The lenders’ shareholders (99.98 percent ) voted for the establishment of the new business line that aims to target the Micro, Small and Medium Enterprise Business (SMEs) during the 16th Annual general meeting on Tuesday 30 June.
According to EGH’s Annual 2019 report, the Board expects that the Insurance Business could result in the following benefits for the Group:
- Enhancing Micro, Small, and Medium Enterprise business by broadening and deepening the Group’s relationships across ecosystems.
- Enabling the Group to deliver its mission of providing access to competitive, integrated financial services that socially and economically empower consumers, businesses, and communities whilst also delivering significant value to its stakeholders.
- Ability for the Group to leverage its existing platforms to upsell to existing customers and increase revenue per customer which could ultimately lead to improved return on shareholders’ funds.

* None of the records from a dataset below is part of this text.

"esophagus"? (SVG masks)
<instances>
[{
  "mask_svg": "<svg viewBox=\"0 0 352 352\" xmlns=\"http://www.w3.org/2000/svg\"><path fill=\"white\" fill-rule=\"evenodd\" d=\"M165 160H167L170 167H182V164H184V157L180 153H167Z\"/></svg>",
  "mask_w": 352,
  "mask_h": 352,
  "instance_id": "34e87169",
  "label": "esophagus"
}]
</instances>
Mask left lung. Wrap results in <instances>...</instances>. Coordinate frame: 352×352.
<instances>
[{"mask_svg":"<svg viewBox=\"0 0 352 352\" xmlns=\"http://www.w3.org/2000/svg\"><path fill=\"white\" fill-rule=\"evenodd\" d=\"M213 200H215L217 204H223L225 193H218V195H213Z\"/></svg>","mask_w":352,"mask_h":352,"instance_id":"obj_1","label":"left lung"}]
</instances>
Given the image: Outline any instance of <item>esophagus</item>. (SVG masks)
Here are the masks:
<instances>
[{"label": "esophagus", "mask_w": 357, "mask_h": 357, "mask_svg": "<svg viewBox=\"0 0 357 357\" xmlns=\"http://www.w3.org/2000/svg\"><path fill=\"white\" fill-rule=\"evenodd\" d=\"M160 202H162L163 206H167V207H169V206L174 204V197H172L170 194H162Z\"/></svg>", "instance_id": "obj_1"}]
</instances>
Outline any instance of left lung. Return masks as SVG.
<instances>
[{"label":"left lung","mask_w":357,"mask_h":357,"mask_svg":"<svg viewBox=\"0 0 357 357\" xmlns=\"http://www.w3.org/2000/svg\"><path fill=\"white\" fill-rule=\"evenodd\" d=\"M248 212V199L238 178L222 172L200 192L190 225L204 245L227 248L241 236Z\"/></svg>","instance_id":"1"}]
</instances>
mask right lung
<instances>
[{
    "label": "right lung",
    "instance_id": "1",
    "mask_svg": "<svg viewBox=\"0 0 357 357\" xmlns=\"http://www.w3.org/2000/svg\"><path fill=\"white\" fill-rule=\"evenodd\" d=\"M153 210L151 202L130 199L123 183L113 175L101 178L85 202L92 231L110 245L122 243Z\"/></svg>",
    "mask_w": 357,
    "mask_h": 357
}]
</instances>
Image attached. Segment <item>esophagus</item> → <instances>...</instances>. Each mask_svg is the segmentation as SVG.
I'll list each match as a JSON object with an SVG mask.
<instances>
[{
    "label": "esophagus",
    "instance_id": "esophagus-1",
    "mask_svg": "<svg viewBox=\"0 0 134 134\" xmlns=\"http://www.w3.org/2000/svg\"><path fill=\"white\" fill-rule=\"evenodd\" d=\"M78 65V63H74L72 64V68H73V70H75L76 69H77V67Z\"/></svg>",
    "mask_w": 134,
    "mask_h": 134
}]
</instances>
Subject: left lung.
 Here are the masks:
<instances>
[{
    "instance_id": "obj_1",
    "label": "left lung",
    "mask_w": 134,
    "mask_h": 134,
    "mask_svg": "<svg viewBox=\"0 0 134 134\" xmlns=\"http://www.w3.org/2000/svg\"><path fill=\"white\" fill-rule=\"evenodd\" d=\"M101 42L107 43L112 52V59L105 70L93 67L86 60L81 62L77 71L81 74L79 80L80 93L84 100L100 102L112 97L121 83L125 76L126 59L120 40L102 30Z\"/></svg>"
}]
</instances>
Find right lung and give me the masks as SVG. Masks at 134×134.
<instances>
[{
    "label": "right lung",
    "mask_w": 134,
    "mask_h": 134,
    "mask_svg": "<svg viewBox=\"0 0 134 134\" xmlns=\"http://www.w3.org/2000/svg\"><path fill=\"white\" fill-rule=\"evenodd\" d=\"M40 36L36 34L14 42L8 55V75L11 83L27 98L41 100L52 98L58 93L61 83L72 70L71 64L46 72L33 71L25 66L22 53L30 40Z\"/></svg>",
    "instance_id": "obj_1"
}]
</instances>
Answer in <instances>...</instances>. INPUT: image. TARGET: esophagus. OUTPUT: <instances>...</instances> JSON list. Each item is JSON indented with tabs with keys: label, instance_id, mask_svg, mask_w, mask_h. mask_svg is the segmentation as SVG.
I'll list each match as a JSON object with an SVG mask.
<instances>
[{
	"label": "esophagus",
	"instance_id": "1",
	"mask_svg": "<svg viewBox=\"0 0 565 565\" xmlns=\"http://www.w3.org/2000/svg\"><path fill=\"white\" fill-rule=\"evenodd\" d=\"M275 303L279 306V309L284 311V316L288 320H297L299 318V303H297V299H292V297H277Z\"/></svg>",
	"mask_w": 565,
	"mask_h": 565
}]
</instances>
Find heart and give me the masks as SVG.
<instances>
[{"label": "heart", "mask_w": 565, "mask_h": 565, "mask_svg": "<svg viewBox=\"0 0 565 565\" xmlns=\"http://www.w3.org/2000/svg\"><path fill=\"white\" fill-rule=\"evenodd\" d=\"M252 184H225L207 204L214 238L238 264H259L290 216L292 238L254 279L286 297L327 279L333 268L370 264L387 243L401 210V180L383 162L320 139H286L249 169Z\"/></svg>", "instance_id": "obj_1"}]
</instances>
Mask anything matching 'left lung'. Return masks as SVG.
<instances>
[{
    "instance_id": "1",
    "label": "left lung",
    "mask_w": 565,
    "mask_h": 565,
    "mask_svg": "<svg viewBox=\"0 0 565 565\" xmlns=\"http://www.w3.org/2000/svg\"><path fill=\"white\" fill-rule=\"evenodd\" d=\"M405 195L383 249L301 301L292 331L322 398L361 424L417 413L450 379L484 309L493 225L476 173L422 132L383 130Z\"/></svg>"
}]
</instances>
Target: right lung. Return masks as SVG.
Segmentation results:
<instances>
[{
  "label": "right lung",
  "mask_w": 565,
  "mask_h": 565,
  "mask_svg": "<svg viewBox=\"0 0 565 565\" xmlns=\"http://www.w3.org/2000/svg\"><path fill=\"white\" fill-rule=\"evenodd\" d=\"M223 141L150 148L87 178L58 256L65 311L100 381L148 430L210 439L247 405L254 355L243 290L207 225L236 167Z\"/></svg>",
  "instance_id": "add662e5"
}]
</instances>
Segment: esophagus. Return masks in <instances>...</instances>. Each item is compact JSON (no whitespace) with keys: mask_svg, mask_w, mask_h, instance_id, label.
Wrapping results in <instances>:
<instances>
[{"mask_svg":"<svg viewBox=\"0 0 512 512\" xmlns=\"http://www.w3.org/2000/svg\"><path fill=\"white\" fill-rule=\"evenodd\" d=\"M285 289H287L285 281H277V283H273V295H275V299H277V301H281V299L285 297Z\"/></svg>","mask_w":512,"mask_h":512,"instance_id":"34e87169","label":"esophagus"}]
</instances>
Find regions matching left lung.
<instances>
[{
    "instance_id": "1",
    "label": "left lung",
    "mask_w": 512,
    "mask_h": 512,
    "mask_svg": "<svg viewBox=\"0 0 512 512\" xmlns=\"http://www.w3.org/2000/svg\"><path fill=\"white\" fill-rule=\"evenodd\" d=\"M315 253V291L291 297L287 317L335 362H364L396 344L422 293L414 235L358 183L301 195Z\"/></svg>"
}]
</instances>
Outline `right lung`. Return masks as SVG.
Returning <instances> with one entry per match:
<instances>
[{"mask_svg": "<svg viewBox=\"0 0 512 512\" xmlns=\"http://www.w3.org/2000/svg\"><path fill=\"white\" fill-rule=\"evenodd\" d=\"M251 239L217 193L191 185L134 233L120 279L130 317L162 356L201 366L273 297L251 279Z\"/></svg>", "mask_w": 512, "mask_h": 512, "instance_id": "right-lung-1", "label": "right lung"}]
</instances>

- Expanded scale of Group operations in Kenya which helps diversify the Group’s sources of revenues and profits.
The proposed venture will receive KSh 400 million as share capital for the from the Holding company as required under the Insurance Act (Chapter 487, Laws of Kenya).
However, the establishment is subject to obtaining the requisite regulatory approvals.
Equity Group’s current Bancassurance operations are the largest in Kenya, (which include its 36,000 agents and 180 branches) to market and distribute insurance products and provide a one-stop-shop for offering both financial and insurance products which we believe will further provide confidence and stability for our customers during this COVID-19 crisis.